Really useful service! I actually thought about making a service that gives you an email just for newsletters, and lets you manage ONLY subscriptions. I don't think newsletter emails belong in my regular inbox.

plug: i have unlist.me domain if anyone's interested in buying

At least gmail makes it fairly easy to deal with this - just sign up for newsletters with your.email+newsletters@gmail.com, and set up a filter to keep those things out of your inbox.

You can also go the extra mile - as I did - and set up a catch-all domain and register for each service with an individual email, so that when you suddenly notice an uptick in offers to enlarge your genitalia, you'll know exactly who sold you out.

Slightly off topic for this post. The features of unroll.me look appealing, and would save a lot of time and frustration for many people. But what is unroll.me's business model? I don't see any pricing mentioned on the site. I presume this is one more service that's "free" to gain a good customer base. Considering that unroll.me was bought by Slice (slice.com) a year ago, which is related to tracking stuff you buy online and is in turn owned by Rakuten, this looks like a web of services that can gain a lot from your use of them.

Most (not all) email subscriptions are a result of financial transactions like purchases. I value my privacy, and even though I know that providers like Gmail or Yahoo or Microsoft use automated systems to read my mails with such transactions, I'm just limited to trusting them (and their employees and their policies). By giving access to other companies to my mailbox with valuable information, I would just be increasing my exposure further. When companies start providing services "for free" in exchange for access to your personal information, habits and actions, it always looks very uncomfortable.

▬▬▬▬▬▬▬▬▬▬

**Task list:**
**A)** According to the discussion, which company bought unroll.me a year ago?
**B)** Quote the discussion word for word, everything from "You can also" down to "sold you out.".
You won't need these lines.

(Source data)
▬▬▬▬▬▬▬▬▬▬

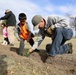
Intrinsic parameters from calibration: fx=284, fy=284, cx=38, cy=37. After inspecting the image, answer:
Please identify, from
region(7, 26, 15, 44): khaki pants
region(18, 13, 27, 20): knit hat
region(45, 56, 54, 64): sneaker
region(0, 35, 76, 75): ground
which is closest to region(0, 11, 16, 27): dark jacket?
region(7, 26, 15, 44): khaki pants

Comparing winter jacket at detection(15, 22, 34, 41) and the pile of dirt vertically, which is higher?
winter jacket at detection(15, 22, 34, 41)

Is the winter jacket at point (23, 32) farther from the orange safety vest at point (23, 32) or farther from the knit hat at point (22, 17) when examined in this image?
the knit hat at point (22, 17)

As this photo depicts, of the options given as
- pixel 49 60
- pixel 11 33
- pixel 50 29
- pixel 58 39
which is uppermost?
pixel 50 29

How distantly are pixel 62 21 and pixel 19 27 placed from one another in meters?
1.78

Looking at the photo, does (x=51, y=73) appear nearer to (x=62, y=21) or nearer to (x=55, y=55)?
(x=55, y=55)

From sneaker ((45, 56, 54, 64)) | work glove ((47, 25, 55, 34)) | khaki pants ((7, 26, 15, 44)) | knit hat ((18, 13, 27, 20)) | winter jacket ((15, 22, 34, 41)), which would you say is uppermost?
knit hat ((18, 13, 27, 20))

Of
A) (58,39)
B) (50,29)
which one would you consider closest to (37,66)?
(58,39)

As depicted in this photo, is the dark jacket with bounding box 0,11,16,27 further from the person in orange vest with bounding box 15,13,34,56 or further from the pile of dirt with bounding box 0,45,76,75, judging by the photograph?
the pile of dirt with bounding box 0,45,76,75

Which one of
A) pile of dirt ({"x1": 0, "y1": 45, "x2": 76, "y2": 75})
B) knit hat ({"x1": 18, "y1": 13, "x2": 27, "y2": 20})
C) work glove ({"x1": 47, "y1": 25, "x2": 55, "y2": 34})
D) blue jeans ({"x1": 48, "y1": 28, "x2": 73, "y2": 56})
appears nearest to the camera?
pile of dirt ({"x1": 0, "y1": 45, "x2": 76, "y2": 75})

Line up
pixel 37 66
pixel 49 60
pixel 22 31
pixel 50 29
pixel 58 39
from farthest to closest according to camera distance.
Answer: pixel 22 31, pixel 50 29, pixel 58 39, pixel 49 60, pixel 37 66

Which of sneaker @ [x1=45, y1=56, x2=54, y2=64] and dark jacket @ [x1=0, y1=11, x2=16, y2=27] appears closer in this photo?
sneaker @ [x1=45, y1=56, x2=54, y2=64]

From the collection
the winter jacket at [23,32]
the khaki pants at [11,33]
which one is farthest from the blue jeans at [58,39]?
the khaki pants at [11,33]

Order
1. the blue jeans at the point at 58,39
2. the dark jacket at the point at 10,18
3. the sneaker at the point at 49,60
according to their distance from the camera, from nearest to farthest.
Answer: the sneaker at the point at 49,60, the blue jeans at the point at 58,39, the dark jacket at the point at 10,18

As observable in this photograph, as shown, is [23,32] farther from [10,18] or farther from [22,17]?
[10,18]
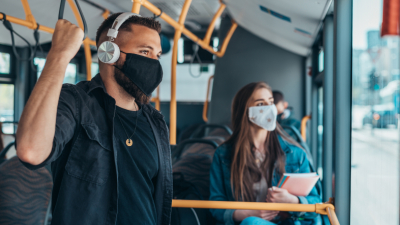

▬▬▬▬▬▬▬▬▬▬

**Answer list:**
**A)** Slice (slice.com) bought unroll.me.

**B)**
You can also go the extra mile - as I did - and set up a catch-all domain and register for each service with an individual email, so that when you suddenly notice an uptick in offers to enlarge your genitalia, you'll know exactly who sold you out.